The National Board of Revenue has asked its field offices to track the people who have not submitted tax returns this year despite having taxable income, said its Chairman Md Mosharraf Hossain Bhuiyan yesterday.
“We have directed our officers to contact those who have Taxpayer Identification Numbers (TIN) and taxable income but have not furnished returns. I have asked to ensure return submission and tax payment by those non-filers,” he said.
Only 22 lakh, or 48 percent, of the 46 lakh TIN-holders submitted tax returns this year.
He said his office has already discussed the issue on non-filing of income tax returns.
Bhuiyan was speaking at a press briefing at his office to announce programmes aimed at observing the Value Added Tax Day and VAT Week.
The NBR will honour top VAT-payers for fiscal 2017-18 apart from organising rally and other awareness-raising campaigns on VAT, the biggest source of revenue for the tax administration.
The number of total tax returns grew 10 percent to 22 lakh this year. The total count would increase by nearly 50,000 after companies file returns by mid-January.
The NBR chief also talked about sluggish growth of revenue collection.
Collection grew in October but the overall receipt growth was low owing to a fall in VAT collection in the previous months as many businesses are yet to get accustomed to the online VAT system under the new law introduced in July.
The number of VAT returns was 105,000 against 112,000 entities with VAT registration.
Falling imports and exports, prevalence of various exemption such as the 93 percent waiver on supplementary duty on liquefied natural gas import, and reduction of receipt from cigarettes, the biggest source of indirect tax, resulting from declining smoking for high prices, affected the collection.
Besides, the scope to adjust advance tax with total payable VAT and avail refund as well as full rebate benefit on electricity, gas and utility bills affected the overall collection, Bhuiyan said.
He, however, said the overall collection would soar in the second half of the fiscal year because of increased deposits of VAT and higher collection of VAT at source.
The NBR will start installing electronic cash registers, termed as electronic fiscal devices (EFDs), from this month at large retail and wholesale stores as the first consignment of the equipment arrived at the Chattogram port.
The NBR earlier placed an order to a tenderer to buy 100,000 EFDs for setting the devices at shops to monitor transactions at trading level.
Primarily, 10,000 EFDs would be supplied and installed at shops and successful installation would follow the supply of the rest of the EFDs, he added.
The NBR also has plans to buy 100,000 more EFDs and increase the number gradually.
“We expect installation of half of the total purchase.”

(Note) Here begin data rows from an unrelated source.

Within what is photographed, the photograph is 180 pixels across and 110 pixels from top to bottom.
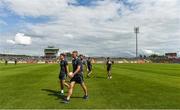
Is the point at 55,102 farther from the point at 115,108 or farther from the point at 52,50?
the point at 52,50

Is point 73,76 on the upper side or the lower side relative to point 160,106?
upper

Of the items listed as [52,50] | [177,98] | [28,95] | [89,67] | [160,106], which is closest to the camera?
[160,106]

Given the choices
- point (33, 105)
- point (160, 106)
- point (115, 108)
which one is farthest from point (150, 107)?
point (33, 105)

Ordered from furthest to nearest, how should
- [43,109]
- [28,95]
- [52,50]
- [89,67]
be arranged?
[52,50] → [89,67] → [28,95] → [43,109]

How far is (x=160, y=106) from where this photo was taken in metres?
12.0

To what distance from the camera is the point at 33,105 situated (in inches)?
477

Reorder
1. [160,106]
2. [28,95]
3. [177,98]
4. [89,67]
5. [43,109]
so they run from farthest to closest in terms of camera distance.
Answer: [89,67] → [28,95] → [177,98] → [160,106] → [43,109]

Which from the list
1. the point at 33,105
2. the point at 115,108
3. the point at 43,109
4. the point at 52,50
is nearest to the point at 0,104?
the point at 33,105

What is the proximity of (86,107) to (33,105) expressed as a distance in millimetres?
2225

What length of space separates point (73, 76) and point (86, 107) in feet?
7.03

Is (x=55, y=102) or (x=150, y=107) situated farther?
(x=55, y=102)

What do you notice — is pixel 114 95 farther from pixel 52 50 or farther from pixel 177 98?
pixel 52 50

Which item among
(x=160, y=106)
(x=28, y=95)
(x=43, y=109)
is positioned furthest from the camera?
(x=28, y=95)

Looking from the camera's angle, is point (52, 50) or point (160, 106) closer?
point (160, 106)
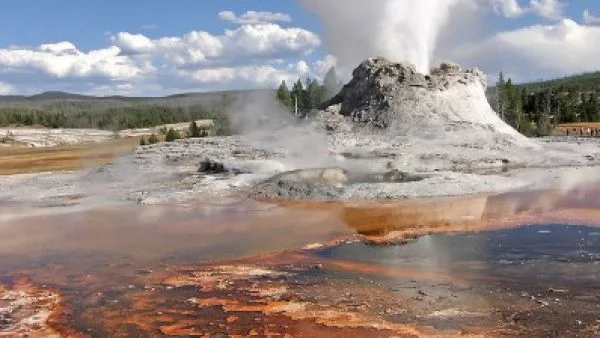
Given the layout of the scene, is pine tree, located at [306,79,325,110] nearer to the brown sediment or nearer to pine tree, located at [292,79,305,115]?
pine tree, located at [292,79,305,115]

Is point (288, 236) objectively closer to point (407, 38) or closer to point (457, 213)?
point (457, 213)

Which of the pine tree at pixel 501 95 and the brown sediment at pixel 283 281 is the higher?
the pine tree at pixel 501 95

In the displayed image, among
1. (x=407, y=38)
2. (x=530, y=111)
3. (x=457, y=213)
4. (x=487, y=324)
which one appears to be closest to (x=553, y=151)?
(x=407, y=38)

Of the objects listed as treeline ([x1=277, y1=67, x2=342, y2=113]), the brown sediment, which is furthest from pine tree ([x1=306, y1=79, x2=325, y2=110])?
the brown sediment

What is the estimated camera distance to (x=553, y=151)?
2656 centimetres

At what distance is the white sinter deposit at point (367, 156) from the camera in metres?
20.5

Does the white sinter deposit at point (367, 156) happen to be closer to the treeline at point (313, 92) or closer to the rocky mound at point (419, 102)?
the rocky mound at point (419, 102)

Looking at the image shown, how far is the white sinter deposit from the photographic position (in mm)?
20516

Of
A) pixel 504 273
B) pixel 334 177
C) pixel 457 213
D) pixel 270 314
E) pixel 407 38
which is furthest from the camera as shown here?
pixel 407 38

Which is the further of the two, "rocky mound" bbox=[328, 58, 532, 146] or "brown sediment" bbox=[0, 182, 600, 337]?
"rocky mound" bbox=[328, 58, 532, 146]

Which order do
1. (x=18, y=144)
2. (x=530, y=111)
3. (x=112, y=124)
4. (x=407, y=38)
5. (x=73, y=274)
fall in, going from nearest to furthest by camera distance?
(x=73, y=274), (x=407, y=38), (x=530, y=111), (x=18, y=144), (x=112, y=124)

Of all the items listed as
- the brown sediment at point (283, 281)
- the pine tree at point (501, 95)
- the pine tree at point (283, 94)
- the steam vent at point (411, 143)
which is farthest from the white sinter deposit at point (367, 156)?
the pine tree at point (283, 94)

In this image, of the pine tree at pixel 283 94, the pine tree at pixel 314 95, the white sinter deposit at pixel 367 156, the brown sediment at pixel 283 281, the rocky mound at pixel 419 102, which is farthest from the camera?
the pine tree at pixel 314 95

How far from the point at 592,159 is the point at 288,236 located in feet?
55.2
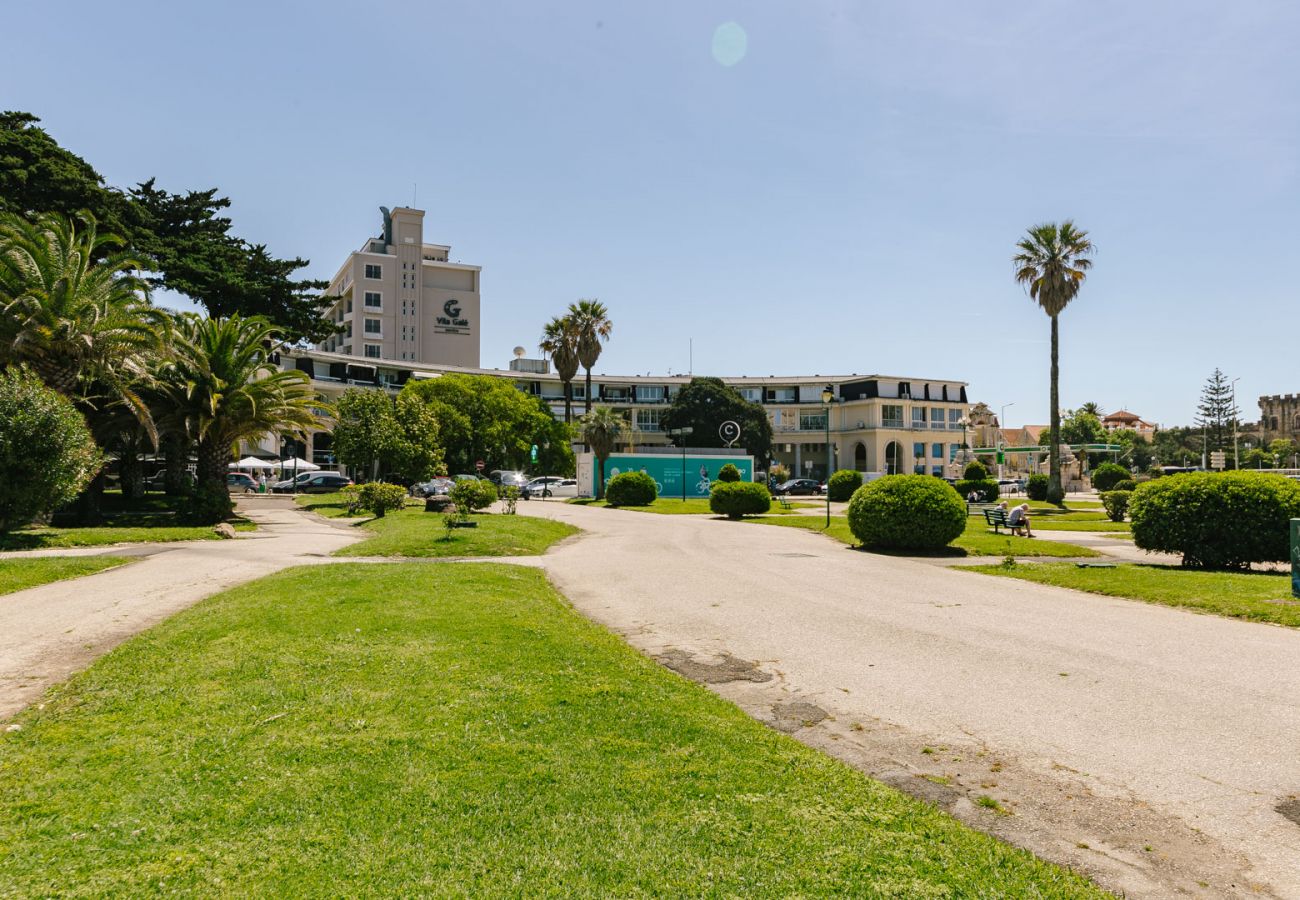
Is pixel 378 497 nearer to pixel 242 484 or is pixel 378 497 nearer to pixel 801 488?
pixel 242 484

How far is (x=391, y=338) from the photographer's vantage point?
9950 cm

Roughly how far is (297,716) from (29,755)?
1.61 meters

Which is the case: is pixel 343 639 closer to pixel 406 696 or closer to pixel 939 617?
pixel 406 696

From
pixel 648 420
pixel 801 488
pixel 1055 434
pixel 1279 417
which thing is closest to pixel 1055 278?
pixel 1055 434

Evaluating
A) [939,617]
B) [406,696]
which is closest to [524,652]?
[406,696]

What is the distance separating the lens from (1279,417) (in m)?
133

Bhuiyan, however, said installation of the EFDs would not boost revenue collection substantially as VAT from trading stage accounts for 3 percent of the total annual VAT collection.
Large taxpayers, various industries and services sector provide 80-90 percent of the total collection and dependence on large firms will remain high even after installation of the EFDs.
He said collection of trade VAT may increase to 10-15 percent of the total collection.
Responding to a query on whether stores would be given the EFDs for free, he said the machines would be provided at a price and the money would be realised gradually from traders.
FBCCI’s comment unfortunate
Responding to a question on Federation of Bangladesh Chambers of Commerce and Industry (FBCCI) President Sheikh Fazle Fahim’s criticism of the NBR’s role, Bhuiyan said: “I do not find any interpretation of why he said so.”
At the inauguration of the ‘Ceramic Expo Bangladesh 2019’, Fahim criticised the chairman and officials of the NBR, saying they lack efficiency.
The NBR holds a lot of meetings with trade bodies to listen to the concerns and views of local industries ahead of the preparation of the budget.
And it usually imposes duty to discourage imports of consumable items in order to support domestic businesses although there are suggestions to liberalise trade, he said.
No other countries collect so high an amount of tax from customs, he said, citing that customs duty accounts for 28 percent of the total revenue collection.
“We are allowing capital machinery import at only one percent tariff and industrial raw materials at 5 percent to facilitate local businesses,” he said, adding that the garment industry gets a host of tax benefits, including low tax at source of export.
“I heard a lot about the issues of businesses in the last two years. Even after the budget declaration, we relaxed rules, particularly related to VAT. If they complain about harassment even after all of these, this would be very unfortunate,” he said.